• DOCUMENT:
+ + + + + + +

Finally, let us mention that sometimes the monotonicity constraints (1), (3) are relaxed somewhat in the sense that we only require it for elements x and y that are separated by a learning example. Stated otherwise, one only requires quasi-monotonicity w.r.t. the set $S_{X}$ [11,13]. If one does not want to make a distinction between the monotone and reversed preference situation, the weights for F_min and F_max should only depend on x (and not on ℓ). A simple way of achieving this is by counting the number of learning examples that are smaller or bigger than x. We define: $A_{\min} (x) = |{a \in S | a ⩽_{X} x}| and A_{\max} (x) = |{a \in S | x ⩽_{X} a}| .$ However, to avoid division by zero, we add, if not already present, the elements $〈 \min X, \min L 〉$ and $〈 \max X, \max L 〉$ to the collection of learning examples $(S, d)$ . These elements are very natural boundary conditions when trying to predict or reconstruct an order-preserving mapping from $X$ to $L$ (and this is exactly what the supervised ranking problem is). One now has the following proposition.

Proposition 2.4 Let $(S, d)$ be a collection of learning examples in which, if not already present, the elements $〈 \min X, \min L 〉$ and $〈 \max X, \max L 〉$ are added. The associated stochastic training data set is $(S_{X}, \hat{F} *)$ . The mapping ${\tilde{F}}_{QM - OSDL}$ is defined as follows: (11) $\begin{matrix} {\tilde{F}}_{QM - OSDL} : X \times L & \to [0, 1] \\ (x, ℓ) & \mapsto \frac{A_{\min} (x) F_{\min} (x, ℓ) + A_{\max} (x) F_{\max} (x, ℓ)}{A_{\min} (x) + A_{\max} (x)} . \end{matrix}$ For all elements x of $X$ the mapping ${\tilde{F}}_{QM - OSDL} (x, \cdot) : L \to [0, 1]$ belongs to $F_{cum} (L)$ . Moreover, the partial mapping $\begin{matrix} {\tilde{F}}_{QM - OSDL} (\cdot, \cdot) : (X, ⩽_{X}) & \to (F_{cum} (L), ⪯_{FSD}) \\ x & \mapsto {\tilde{F}}_{QM - OSDL} (x, \cdot) \end{matrix}$ is quasi-monotone w.r.t. $S_{X}$ .

+ + + + + + +

• GIVEN TASK 1:
In the passage on supervised ranking, what does the simple way of making the weights for F_min and F_max depend only on x count?

(Stored items from a collection)

+ + + + + + +

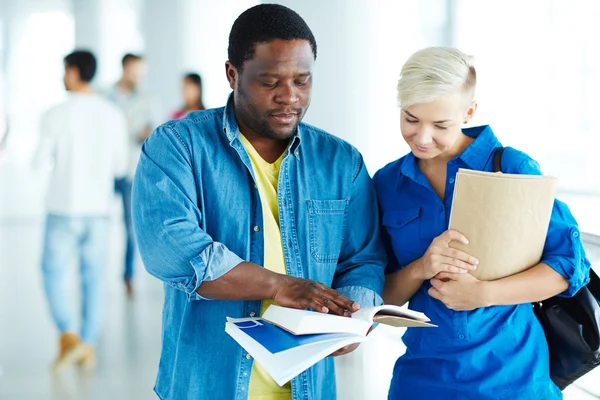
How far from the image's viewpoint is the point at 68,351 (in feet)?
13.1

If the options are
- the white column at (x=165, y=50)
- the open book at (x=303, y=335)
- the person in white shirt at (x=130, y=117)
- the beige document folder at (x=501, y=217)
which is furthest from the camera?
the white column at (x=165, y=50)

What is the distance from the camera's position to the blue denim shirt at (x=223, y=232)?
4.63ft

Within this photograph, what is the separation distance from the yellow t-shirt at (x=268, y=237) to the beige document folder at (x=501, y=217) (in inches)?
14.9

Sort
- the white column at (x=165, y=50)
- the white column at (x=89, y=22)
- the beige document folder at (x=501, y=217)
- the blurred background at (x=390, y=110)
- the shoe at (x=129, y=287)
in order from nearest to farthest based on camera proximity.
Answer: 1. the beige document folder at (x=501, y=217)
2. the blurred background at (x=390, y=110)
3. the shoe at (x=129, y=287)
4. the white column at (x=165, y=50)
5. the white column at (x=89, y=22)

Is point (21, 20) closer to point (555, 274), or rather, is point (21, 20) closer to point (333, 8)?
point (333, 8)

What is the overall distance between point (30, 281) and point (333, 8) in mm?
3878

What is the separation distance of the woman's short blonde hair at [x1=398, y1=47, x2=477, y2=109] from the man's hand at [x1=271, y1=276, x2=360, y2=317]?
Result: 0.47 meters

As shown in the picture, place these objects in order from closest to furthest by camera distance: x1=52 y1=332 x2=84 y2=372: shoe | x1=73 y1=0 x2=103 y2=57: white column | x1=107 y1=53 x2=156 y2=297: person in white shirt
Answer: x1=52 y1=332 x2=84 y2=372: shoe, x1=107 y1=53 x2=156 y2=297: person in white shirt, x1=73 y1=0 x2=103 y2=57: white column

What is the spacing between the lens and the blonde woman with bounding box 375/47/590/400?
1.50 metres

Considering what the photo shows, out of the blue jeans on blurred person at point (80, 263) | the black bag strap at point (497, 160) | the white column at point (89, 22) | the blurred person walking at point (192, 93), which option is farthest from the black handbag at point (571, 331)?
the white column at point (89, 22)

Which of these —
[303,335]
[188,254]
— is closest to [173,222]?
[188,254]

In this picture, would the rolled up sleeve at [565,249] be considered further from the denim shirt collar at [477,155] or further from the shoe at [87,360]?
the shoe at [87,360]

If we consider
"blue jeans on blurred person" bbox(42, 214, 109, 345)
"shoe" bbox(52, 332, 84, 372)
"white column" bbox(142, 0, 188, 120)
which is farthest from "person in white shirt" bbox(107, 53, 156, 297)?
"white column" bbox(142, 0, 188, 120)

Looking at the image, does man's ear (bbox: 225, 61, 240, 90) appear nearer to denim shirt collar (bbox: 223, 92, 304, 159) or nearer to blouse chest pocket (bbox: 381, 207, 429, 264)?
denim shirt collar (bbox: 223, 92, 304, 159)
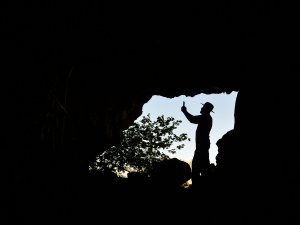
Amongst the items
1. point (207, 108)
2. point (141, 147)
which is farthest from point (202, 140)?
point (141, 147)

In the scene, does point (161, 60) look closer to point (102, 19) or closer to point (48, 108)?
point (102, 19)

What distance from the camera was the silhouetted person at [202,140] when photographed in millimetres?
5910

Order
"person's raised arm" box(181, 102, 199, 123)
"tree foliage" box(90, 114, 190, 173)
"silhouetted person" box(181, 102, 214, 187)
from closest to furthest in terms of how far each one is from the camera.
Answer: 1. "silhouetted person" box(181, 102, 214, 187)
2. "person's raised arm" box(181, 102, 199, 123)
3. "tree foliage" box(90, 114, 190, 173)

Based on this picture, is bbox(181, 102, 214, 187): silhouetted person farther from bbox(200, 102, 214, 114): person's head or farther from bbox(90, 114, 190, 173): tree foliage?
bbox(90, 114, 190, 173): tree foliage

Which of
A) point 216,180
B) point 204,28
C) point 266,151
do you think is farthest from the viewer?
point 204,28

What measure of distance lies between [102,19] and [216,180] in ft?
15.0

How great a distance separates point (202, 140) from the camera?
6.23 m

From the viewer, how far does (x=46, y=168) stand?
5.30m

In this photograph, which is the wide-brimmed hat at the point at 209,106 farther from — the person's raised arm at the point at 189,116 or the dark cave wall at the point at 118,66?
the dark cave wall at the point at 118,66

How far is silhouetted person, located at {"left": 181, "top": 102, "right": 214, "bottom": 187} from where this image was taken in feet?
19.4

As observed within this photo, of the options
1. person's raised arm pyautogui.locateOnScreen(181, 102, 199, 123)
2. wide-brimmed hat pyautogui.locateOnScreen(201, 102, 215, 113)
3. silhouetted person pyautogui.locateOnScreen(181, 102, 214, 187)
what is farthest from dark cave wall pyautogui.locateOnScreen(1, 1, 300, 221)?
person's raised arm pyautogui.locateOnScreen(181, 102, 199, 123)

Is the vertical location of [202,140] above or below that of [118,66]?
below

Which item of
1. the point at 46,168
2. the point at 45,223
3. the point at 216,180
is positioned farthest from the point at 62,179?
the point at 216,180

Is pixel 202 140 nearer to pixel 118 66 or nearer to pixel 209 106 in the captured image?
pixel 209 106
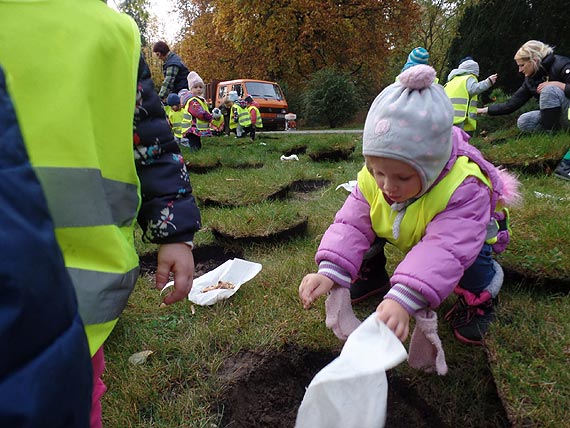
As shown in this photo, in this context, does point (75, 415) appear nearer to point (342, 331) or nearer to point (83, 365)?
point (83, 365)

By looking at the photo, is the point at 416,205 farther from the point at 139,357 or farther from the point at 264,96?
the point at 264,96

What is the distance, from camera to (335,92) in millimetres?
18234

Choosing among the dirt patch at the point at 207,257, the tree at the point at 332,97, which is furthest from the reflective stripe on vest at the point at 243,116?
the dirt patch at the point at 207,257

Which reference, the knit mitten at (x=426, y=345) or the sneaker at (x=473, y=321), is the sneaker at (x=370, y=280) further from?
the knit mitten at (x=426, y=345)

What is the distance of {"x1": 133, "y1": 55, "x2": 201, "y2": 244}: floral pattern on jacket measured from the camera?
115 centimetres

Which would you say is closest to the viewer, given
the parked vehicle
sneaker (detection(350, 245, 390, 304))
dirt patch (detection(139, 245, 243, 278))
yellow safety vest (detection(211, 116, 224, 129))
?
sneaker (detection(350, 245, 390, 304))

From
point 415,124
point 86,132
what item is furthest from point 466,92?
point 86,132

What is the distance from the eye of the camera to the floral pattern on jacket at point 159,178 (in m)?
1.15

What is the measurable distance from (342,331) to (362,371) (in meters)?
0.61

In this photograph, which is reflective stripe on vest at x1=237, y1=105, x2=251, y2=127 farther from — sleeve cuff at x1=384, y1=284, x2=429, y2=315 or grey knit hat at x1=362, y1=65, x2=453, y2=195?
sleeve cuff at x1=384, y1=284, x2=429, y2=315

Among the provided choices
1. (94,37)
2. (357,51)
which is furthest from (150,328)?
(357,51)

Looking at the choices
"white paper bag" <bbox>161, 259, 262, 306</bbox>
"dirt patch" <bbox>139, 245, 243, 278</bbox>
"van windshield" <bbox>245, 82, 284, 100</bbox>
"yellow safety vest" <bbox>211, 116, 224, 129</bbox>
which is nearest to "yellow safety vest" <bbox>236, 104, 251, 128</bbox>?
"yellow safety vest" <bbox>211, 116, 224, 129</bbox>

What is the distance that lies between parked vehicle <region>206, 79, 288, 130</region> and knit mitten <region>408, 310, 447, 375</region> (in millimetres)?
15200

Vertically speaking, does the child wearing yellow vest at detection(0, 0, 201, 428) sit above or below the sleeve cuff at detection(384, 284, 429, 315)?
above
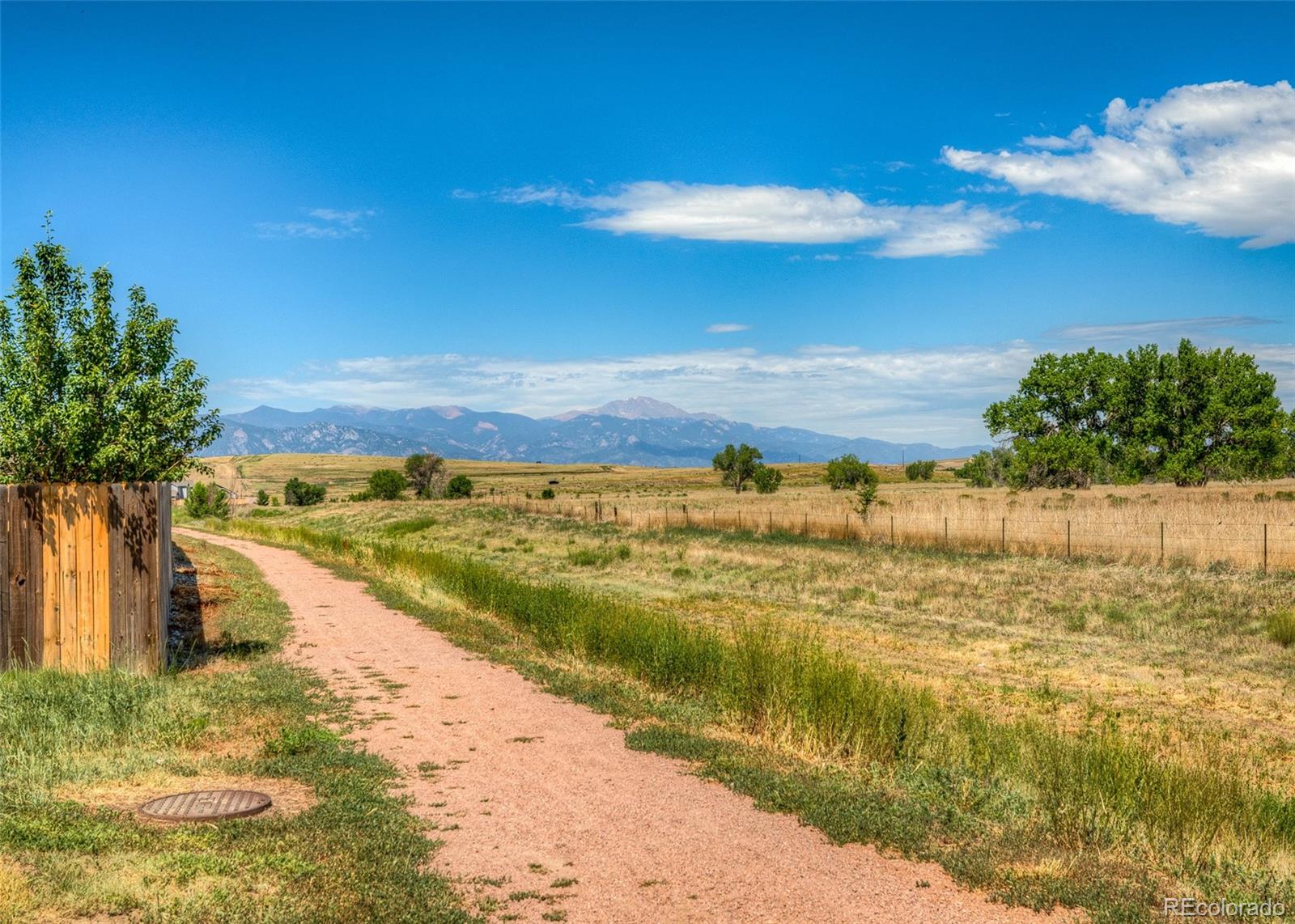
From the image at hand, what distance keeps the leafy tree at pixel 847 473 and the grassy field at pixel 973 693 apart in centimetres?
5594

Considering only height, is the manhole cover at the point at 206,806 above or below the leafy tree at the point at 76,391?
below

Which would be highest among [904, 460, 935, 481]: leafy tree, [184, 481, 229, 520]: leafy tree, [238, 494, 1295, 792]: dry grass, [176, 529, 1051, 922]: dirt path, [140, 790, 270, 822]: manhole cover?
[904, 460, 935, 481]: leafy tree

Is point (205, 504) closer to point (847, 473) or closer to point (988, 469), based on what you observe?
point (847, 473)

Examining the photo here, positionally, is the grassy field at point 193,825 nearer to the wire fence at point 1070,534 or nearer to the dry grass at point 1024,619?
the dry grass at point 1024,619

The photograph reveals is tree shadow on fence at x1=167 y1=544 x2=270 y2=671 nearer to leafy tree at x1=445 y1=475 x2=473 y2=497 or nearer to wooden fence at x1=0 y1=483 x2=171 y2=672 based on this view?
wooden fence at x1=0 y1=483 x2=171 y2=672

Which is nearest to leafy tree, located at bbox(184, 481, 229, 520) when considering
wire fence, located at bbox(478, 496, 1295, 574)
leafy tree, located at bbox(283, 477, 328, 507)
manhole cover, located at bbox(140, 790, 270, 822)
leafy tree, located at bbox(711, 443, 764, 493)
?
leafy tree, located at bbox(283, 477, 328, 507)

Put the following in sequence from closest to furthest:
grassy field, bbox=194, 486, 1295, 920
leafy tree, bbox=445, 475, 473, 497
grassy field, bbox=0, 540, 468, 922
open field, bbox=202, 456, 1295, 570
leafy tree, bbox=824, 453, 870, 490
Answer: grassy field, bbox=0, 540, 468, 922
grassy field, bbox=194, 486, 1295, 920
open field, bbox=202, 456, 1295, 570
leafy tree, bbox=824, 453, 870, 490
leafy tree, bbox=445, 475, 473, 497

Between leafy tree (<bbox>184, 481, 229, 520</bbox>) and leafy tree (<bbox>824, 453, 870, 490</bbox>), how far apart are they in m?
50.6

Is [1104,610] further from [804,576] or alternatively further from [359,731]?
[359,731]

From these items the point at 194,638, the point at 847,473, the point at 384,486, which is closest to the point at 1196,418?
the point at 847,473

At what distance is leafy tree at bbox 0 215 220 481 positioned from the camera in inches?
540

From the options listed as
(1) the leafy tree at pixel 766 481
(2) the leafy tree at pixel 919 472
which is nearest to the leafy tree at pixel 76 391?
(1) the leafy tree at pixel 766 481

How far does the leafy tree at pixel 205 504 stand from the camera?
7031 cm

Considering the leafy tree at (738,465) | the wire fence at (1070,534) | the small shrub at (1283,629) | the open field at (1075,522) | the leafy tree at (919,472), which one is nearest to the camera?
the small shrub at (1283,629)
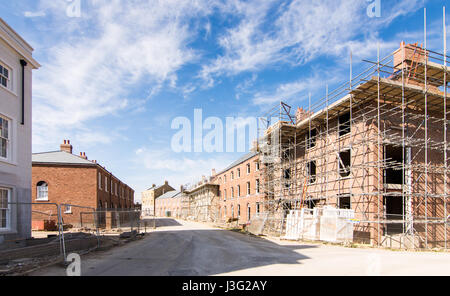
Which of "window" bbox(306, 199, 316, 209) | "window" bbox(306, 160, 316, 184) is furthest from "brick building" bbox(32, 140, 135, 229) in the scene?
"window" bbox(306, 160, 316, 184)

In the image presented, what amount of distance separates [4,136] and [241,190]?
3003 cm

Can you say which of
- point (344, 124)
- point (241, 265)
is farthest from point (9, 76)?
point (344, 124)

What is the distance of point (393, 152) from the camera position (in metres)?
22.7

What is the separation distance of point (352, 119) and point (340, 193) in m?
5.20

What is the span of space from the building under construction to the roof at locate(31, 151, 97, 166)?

+ + + + + + +

• GIVEN TASK 2:
Pick out every line of the rows that contains the string "scene", treating case as significant.

• CORRECT ANSWER 1:
The number of learning examples that are smaller or bigger than x.

• CORRECT ANSWER 2:
In the scene, does point (161, 60) look closer to point (102, 19) or closer to point (48, 108)?
Which of "window" bbox(306, 199, 316, 209) | "window" bbox(306, 160, 316, 184) is furthest from "brick building" bbox(32, 140, 135, 229) in the scene?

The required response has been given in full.